Quelques-uns d’entre nous ont touché un
bas-fond physique qui s’est manifesté sous une forme ou
l’autre : un saignement de nez inquiétant,
l’impuissance sexuelle, une perte de sensation ou la paralysie temporaire
d’un membre, une perte de conscience et un séjour à
l’urgence, ou encore une attaque causée par la cocaïne qui
nous a rendus handicapés. C’était peut-être
finalement notre reflet décharné dans le miroir.
Pour d’autres ce fut un bas fond émotif ou
spirituel. La belle vie était finie, le temps de la coke était
révolu. Peu importait la quantité consommée,
l’euphorie d’avant nous échappait toujours. Nous trouvions
à peine une libération temporaire de l’abattement et
souvent, nous n’y arrivions même pas. Nous avions de violentes
sautes d’humeur. Peut-être reprenions-nous nos sens après
avoir menacé ou même blessé un être cher en exigeant
désespérément de l’argent que nous croyions
caché. Nous nous éloignions de nos amis, de ceux qui nous
étaient chers, de nos parents, de nos enfants. Nous fuyions la
société, nous nous éloignions du ciel, de tout ce qui
était sain. Même notre fournisseur, notre
« ami », devenait un étranger quand nous
l’abordions sans argent. Peut-être nous sommes-nous
éveillés horrifiés de l’isolement dans lequel nous
nous étions placés en consommant seuls, étouffés
par nos peurs égocentriques et notre paranoïa. Nous avons
même pensé au suicide et nous avons peut-être tenté
de mettre fin à nos jours. D’autres encore ont touché leur
bas-fond lorsqu’ils ont perdu leur emploi, leur crédit et leurs
biens à la suite de leurs folles dépenses et de leurs mensonges.
Quelques-uns d’entre nous en sont même arrivés à ne
plus être capables de vendre pour supporter leur consommation, car ils
consommaient leurs propres stocks. Nous n’avions plus les moyens de
consommer. Parfois même, la justice s’en mêlait. La plupart
d’entre nous ont dû s’avouer vaincus par un mélange de
problèmes financiers, physiques, sociaux et spirituels.
Lorsque nous avons rencontré les C.A., nous avons
appris que la dépendance à la cocaïne était une
maladie progressive, chronique et potentiellement mortelle. Notre
expérience nous avait déjà enseigné que,
contrairement aux croyances populaires, la cocaïne est probablement la
substance qui crée la plus grande dépendance chez les humains.
Nous avons appris avec soulagement que la dépendance n’est pas
seulement un problème moral ; il s’agit d’une
véritable maladie contre laquelle la volonté seule ne peut rien.
Malgré cela, chacun d’entre nous doit assumer la
responsabilité de son rétablissement. Il n’y a ni secret,
ni magie. Nous devons tous arrêter et demeurer abstinents ; mais
nous ne sommes pas obligés de le faire seuls.
Que faire en
premier lieu ?
Au nouveau qui se demande quoi faire en premier lieu pour
devenir abstinent, nous répondons qu’il a déjà fait
ce qu’il fallait en s’avouant et en avouant maintenant à
d’autres qu’il a besoin d’aide, en assistant simplement
à une réunion ou en demandant des renseignements sur le programme
des C.A.

(Données enregistrées)
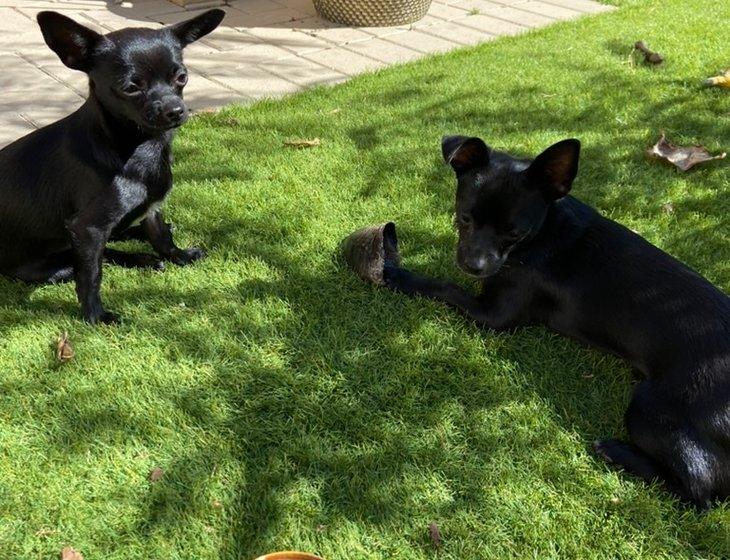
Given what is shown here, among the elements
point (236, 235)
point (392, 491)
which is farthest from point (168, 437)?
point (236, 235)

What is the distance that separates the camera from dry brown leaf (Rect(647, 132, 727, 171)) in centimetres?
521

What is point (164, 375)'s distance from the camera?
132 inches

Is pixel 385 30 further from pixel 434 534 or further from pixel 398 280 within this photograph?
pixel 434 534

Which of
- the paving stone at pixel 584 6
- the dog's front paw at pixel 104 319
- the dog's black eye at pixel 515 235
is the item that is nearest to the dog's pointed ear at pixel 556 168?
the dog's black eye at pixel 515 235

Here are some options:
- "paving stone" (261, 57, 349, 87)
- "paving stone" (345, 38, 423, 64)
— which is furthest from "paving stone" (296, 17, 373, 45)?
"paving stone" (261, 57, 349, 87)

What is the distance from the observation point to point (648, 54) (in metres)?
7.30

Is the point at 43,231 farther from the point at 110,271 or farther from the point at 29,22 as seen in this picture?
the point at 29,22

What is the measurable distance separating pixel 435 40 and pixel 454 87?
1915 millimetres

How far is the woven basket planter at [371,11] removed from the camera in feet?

▶ _Consignes_
[a] D’après le texte sur la dépendance à la cocaïne, qu’ont appris les membres lorsqu’ils ont rencontré les C.A. ?
[b] Indiquez si chacun des énoncés suivants concorde avec le texte sur la dépendance à la cocaïne. (i) La volonté seule suffit à venir à bout de la dépendance. (ii) Certains ont perdu leur emploi, leur crédit et leurs biens. (iii) Chacun doit assumer la responsabilité de son rétablissement.
[c] Rédigez la suite du texte sur la dépendance à la cocaïne à partir de sa dernière phrase.

▶ _Réponses_
[a] Ils ont appris que la dépendance à la cocaïne était une maladie progressive, chronique et potentiellement mortelle.

[b]
(i) Non : « une véritable maladie contre laquelle la volonté seule ne peut rien ».
(ii) Oui : « ils ont perdu leur emploi, leur crédit et leurs biens ».
(iii) Oui : « chacun d’entre nous doit assumer la responsabilité de son rétablissement ».

[c]
Nous lui disons aussi qu’il fait en ce moment ce
qu’il faut pour demeurer dans la bonne voie : il ne consomme pas.
Notre programme fonctionne un jour à la fois. Nous vous suggérons
de ne pas songer à demeurer abstinent pour le reste de votre vie, ni
pour un an, ni même pour une semaine. Une fois que vous avez
décidé d’arrêter de consommer, il ne faut pas
s’inquiéter du lendemain. Vous n’êtes pas
obligé de consommer, pour aujourd’hui seulement. Il arrive
cependant que même une journée sans consommer de drogue soit un
trop grand défi pour nous. Qu’importe ! Ne pensez
qu’aux dix prochaines minutes. Vous pouvez en avoir le goût, mais
l’important est de ne pas consommer pendant ces dix minutes. Après
dix minutes, voyez où vous en êtes. Vous n’avez
qu’à répéter cette simple procédure aussi
souvent que nécessaire en prenant le temps qui vous convient. Pour
aujourd’hui seulement, vous pouvez vous abstenir de consommer !
Nous décourageons l’utilisation de quelque
substance psychotrope (qui modifie l’équilibre mental) que ce
soit, y inclus l’alcool ou la marijuana. L’expérience des
toxicomanes qui se sont engagés dans notre programme, ou dans un autre,
démontre clairement que la consommation de toute drogue peut amener une
rechute ou créer une autre dépendance. Si vous êtes
dépendants d’une autre substance, il vaut mieux y voir. Si vous ne
l’êtes pas, vous n’en avez pas besoin, et il n’est donc
pas utile de tenter l’expérience. Nous vous suggérons
vivement de suivre ce conseil qui émane de l’expérience
douloureuse d’autres toxicomanes. Vous croyez-vous différents
d’eux ?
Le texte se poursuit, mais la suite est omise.